┌─ WORKING DATA
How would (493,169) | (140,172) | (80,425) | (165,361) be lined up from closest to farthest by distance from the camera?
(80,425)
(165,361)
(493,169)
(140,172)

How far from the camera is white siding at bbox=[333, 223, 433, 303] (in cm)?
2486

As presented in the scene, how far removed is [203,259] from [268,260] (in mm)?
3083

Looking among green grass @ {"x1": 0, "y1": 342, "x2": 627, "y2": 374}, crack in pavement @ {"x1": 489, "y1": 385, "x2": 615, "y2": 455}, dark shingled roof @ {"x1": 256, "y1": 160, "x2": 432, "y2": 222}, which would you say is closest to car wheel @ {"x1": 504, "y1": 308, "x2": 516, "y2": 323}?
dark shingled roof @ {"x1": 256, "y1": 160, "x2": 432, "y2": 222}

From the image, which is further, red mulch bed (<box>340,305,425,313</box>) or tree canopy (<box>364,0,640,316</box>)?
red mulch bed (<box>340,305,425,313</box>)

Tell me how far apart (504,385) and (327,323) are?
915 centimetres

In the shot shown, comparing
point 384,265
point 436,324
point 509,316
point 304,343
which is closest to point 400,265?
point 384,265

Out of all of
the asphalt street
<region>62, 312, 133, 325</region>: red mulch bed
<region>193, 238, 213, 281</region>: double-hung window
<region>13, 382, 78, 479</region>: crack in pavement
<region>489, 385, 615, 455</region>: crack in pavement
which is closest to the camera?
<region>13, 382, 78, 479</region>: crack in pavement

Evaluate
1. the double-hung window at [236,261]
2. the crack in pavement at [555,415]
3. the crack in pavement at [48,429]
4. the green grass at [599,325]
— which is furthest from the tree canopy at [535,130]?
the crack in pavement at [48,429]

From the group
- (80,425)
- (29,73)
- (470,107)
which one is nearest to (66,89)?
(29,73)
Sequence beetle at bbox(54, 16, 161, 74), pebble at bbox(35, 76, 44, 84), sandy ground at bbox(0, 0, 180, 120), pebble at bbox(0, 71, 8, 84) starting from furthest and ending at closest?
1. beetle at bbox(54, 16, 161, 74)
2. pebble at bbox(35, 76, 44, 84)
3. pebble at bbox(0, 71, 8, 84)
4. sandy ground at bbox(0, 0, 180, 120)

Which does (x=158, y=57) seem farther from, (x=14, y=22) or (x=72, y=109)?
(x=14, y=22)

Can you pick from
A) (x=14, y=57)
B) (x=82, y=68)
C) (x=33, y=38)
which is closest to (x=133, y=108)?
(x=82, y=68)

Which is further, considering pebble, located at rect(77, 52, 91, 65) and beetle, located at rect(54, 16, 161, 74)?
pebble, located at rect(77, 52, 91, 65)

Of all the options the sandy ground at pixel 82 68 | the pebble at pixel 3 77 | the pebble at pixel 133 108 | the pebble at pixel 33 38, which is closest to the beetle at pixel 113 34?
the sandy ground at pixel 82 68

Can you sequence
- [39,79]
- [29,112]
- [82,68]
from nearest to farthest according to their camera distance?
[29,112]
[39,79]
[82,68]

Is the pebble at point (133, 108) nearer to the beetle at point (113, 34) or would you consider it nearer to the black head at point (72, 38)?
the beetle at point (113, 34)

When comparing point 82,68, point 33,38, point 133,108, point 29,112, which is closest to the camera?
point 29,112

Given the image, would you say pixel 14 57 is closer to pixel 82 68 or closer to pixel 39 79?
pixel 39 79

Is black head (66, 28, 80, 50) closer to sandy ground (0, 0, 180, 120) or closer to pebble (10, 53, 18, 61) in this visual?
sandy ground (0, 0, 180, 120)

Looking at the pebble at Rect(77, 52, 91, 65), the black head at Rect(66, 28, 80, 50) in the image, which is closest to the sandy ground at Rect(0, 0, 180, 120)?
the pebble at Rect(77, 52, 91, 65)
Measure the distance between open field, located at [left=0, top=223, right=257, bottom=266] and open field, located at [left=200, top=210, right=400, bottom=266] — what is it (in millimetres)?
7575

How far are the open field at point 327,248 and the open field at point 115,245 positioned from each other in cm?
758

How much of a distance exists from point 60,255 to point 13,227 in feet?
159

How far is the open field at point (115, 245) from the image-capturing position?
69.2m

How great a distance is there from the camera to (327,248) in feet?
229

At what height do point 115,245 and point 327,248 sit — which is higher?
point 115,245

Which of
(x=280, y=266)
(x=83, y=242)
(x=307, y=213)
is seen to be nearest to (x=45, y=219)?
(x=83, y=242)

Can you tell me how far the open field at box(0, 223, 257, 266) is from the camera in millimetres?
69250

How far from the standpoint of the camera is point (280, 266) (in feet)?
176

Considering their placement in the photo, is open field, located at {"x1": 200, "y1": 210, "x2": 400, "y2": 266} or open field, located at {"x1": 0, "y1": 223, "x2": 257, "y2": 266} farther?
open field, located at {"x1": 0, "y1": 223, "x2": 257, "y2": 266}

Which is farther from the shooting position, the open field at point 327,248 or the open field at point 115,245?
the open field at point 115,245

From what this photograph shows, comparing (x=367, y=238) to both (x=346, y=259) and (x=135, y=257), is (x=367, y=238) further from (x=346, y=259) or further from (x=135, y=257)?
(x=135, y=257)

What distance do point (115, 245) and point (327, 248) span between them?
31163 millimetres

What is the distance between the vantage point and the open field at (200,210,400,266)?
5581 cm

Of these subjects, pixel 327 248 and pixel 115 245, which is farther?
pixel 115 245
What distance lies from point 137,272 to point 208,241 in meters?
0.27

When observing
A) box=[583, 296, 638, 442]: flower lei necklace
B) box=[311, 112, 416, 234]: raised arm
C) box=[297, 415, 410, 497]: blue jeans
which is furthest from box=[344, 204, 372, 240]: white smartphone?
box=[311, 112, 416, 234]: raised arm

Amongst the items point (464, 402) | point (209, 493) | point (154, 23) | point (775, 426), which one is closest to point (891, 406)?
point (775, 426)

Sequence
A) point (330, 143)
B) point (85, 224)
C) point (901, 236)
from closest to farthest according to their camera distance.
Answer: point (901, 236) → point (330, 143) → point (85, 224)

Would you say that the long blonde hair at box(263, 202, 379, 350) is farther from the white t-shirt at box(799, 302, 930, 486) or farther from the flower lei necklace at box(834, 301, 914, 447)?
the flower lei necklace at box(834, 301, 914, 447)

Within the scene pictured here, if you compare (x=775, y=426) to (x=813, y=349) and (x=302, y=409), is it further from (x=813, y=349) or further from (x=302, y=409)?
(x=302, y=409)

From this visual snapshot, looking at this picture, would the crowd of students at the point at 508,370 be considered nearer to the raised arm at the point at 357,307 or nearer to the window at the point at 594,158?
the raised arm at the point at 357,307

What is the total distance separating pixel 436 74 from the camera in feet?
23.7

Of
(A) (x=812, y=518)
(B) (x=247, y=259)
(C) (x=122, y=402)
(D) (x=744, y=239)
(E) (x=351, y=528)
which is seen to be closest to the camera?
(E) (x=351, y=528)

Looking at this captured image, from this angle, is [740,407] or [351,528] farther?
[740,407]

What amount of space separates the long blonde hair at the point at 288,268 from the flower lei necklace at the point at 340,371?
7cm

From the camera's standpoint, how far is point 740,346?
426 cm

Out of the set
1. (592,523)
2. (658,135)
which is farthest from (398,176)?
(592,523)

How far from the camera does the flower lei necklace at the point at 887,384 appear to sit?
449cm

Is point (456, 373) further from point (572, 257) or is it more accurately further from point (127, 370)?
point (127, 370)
└─
THE PROBLEM
Rewrite all the records, swapping every "the camera" for "the viewer" and leaving everything else unchanged.

EXPECTED OUTPUT
How would (493,169) | (140,172) | (80,425) | (165,361) be lined up from closest to farthest by distance from the viewer?
(80,425)
(165,361)
(493,169)
(140,172)

How far from the viewer is white siding at bbox=[333, 223, 433, 303] (in cm)?
2486

As presented in the scene, how far removed is [203,259] from [268,260] (in mm)?
3083

Looking among green grass @ {"x1": 0, "y1": 342, "x2": 627, "y2": 374}, crack in pavement @ {"x1": 489, "y1": 385, "x2": 615, "y2": 455}, dark shingled roof @ {"x1": 256, "y1": 160, "x2": 432, "y2": 222}, which would you say is closest to car wheel @ {"x1": 504, "y1": 308, "x2": 516, "y2": 323}?
dark shingled roof @ {"x1": 256, "y1": 160, "x2": 432, "y2": 222}

From the image, which is further, red mulch bed (<box>340,305,425,313</box>) or tree canopy (<box>364,0,640,316</box>)?
red mulch bed (<box>340,305,425,313</box>)

Tell me how far apart (504,385) and (327,323) are?
915 centimetres

In the shot shown, comparing
point 384,265
point 436,324
point 509,316
point 304,343
which is closest to point 400,265?
point 384,265

Out of all of
the asphalt street
<region>62, 312, 133, 325</region>: red mulch bed
<region>193, 238, 213, 281</region>: double-hung window
<region>13, 382, 78, 479</region>: crack in pavement
<region>489, 385, 615, 455</region>: crack in pavement
which is closest to the viewer?
<region>13, 382, 78, 479</region>: crack in pavement

Evaluate
1. the double-hung window at [236,261]
2. the crack in pavement at [555,415]
3. the crack in pavement at [48,429]
4. the green grass at [599,325]
— which is furthest from the tree canopy at [535,130]?
the crack in pavement at [48,429]

From the group
- (80,425)
- (29,73)
- (470,107)
which one is nearest to (66,89)?
(29,73)
Sequence beetle at bbox(54, 16, 161, 74), pebble at bbox(35, 76, 44, 84), sandy ground at bbox(0, 0, 180, 120), pebble at bbox(0, 71, 8, 84) starting from furthest and ending at closest?
1. beetle at bbox(54, 16, 161, 74)
2. pebble at bbox(35, 76, 44, 84)
3. pebble at bbox(0, 71, 8, 84)
4. sandy ground at bbox(0, 0, 180, 120)

Which does (x=158, y=57) seem farther from, (x=14, y=22) or (x=72, y=109)?
(x=14, y=22)

Can you pick from
A) (x=14, y=57)
B) (x=82, y=68)
C) (x=33, y=38)
which is closest to (x=133, y=108)?
(x=82, y=68)

Which is further, considering pebble, located at rect(77, 52, 91, 65) and beetle, located at rect(54, 16, 161, 74)?
pebble, located at rect(77, 52, 91, 65)

Of all the options the sandy ground at pixel 82 68 | the pebble at pixel 3 77 | the pebble at pixel 133 108 | the pebble at pixel 33 38, which is closest to the beetle at pixel 113 34?
the sandy ground at pixel 82 68

Can you sequence
- [39,79]
- [29,112]
- [82,68]
from nearest to farthest according to their camera distance?
[29,112]
[39,79]
[82,68]

Is the pebble at point (133, 108) nearer to the beetle at point (113, 34) or would you consider it nearer to the black head at point (72, 38)?
the beetle at point (113, 34)

When comparing point 82,68, point 33,38, point 133,108, point 29,112, which is closest to the viewer?
point 29,112

Given the image, would you say pixel 14 57 is closer to pixel 82 68 or closer to pixel 39 79?
pixel 39 79

Is black head (66, 28, 80, 50) closer to sandy ground (0, 0, 180, 120) or closer to pebble (10, 53, 18, 61) in this visual?
sandy ground (0, 0, 180, 120)

Looking at the pebble at Rect(77, 52, 91, 65), the black head at Rect(66, 28, 80, 50) in the image, which is closest to the sandy ground at Rect(0, 0, 180, 120)?
the pebble at Rect(77, 52, 91, 65)
Measure the distance between open field, located at [left=0, top=223, right=257, bottom=266] and open field, located at [left=200, top=210, right=400, bottom=266] — what is it (in millimetres)?
7575

How far are the open field at point 327,248 and the open field at point 115,245 positioned from each other in cm?
758

How much of a distance exists from point 60,255 to point 13,227 in feet?
159

How far is the open field at point (115, 245) from the image-capturing position?
69.2m

How great a distance is there from the viewer to (327,248) in feet?
229

At what height do point 115,245 and point 327,248 sit — which is higher?
point 115,245

Which of
(x=280, y=266)
(x=83, y=242)
(x=307, y=213)
is seen to be nearest to (x=45, y=219)?
(x=83, y=242)

Can you tell me how far the open field at box(0, 223, 257, 266) is from the viewer in millimetres?
69250

How far from the standpoint of the viewer is point (280, 266) (in feet)?
176

Considering their placement in the photo, is open field, located at {"x1": 200, "y1": 210, "x2": 400, "y2": 266} or open field, located at {"x1": 0, "y1": 223, "x2": 257, "y2": 266} farther?
open field, located at {"x1": 0, "y1": 223, "x2": 257, "y2": 266}

Which is farther from the shooting position, the open field at point 327,248 or the open field at point 115,245?
the open field at point 115,245

From what this photograph shows, comparing (x=367, y=238) to both (x=346, y=259) and (x=135, y=257), is (x=367, y=238) further from (x=346, y=259) or further from (x=135, y=257)?
(x=135, y=257)

What distance do point (115, 245) and point (327, 248) span between them?
31163 millimetres

What is the distance between the vantage point and the open field at (200,210,400,266)?
5581 cm

Of these subjects, pixel 327 248 and pixel 115 245, which is farther?
pixel 115 245
What distance lies from point 137,272 to point 208,241 in meters?
0.27

When observing
A) box=[583, 296, 638, 442]: flower lei necklace
B) box=[311, 112, 416, 234]: raised arm
C) box=[297, 415, 410, 497]: blue jeans
which is furthest from box=[344, 204, 372, 240]: white smartphone?
box=[311, 112, 416, 234]: raised arm

Amongst the items point (464, 402) | point (209, 493) | point (154, 23) | point (775, 426), which one is closest to point (891, 406)?
point (775, 426)

Sequence
A) point (330, 143)
B) point (85, 224)
C) point (901, 236)
from closest to farthest according to their camera distance.
Answer: point (901, 236) → point (330, 143) → point (85, 224)

Would you say that the long blonde hair at box(263, 202, 379, 350) is farther from the white t-shirt at box(799, 302, 930, 486) or farther from the flower lei necklace at box(834, 301, 914, 447)?
the flower lei necklace at box(834, 301, 914, 447)

Within the scene pictured here, if you compare (x=775, y=426) to (x=813, y=349) and (x=302, y=409), is it further from (x=813, y=349) or further from (x=302, y=409)?
(x=302, y=409)

From this visual snapshot, looking at this picture, would the crowd of students at the point at 508,370 be considered nearer to the raised arm at the point at 357,307 or nearer to the window at the point at 594,158?
the raised arm at the point at 357,307

What is the total distance separating pixel 436 74 from the viewer in feet?
23.7

Of
(A) (x=812, y=518)
(B) (x=247, y=259)
(C) (x=122, y=402)
(D) (x=744, y=239)
(E) (x=351, y=528)
which is seen to be closest to the viewer?
(E) (x=351, y=528)

Looking at this captured image, from this angle, is [740,407] or [351,528] farther?
[740,407]

What amount of space separates the long blonde hair at the point at 288,268 from the flower lei necklace at the point at 340,371?
7cm

From the viewer's standpoint, how far is point 740,346?
426 cm

Out of the set
1. (592,523)
2. (658,135)
which is farthest from (398,176)?
(592,523)

How far from the viewer does the flower lei necklace at the point at 887,384 appear to sit?
449cm

Is point (456, 373) further from point (572, 257) or is it more accurately further from point (127, 370)?
point (127, 370)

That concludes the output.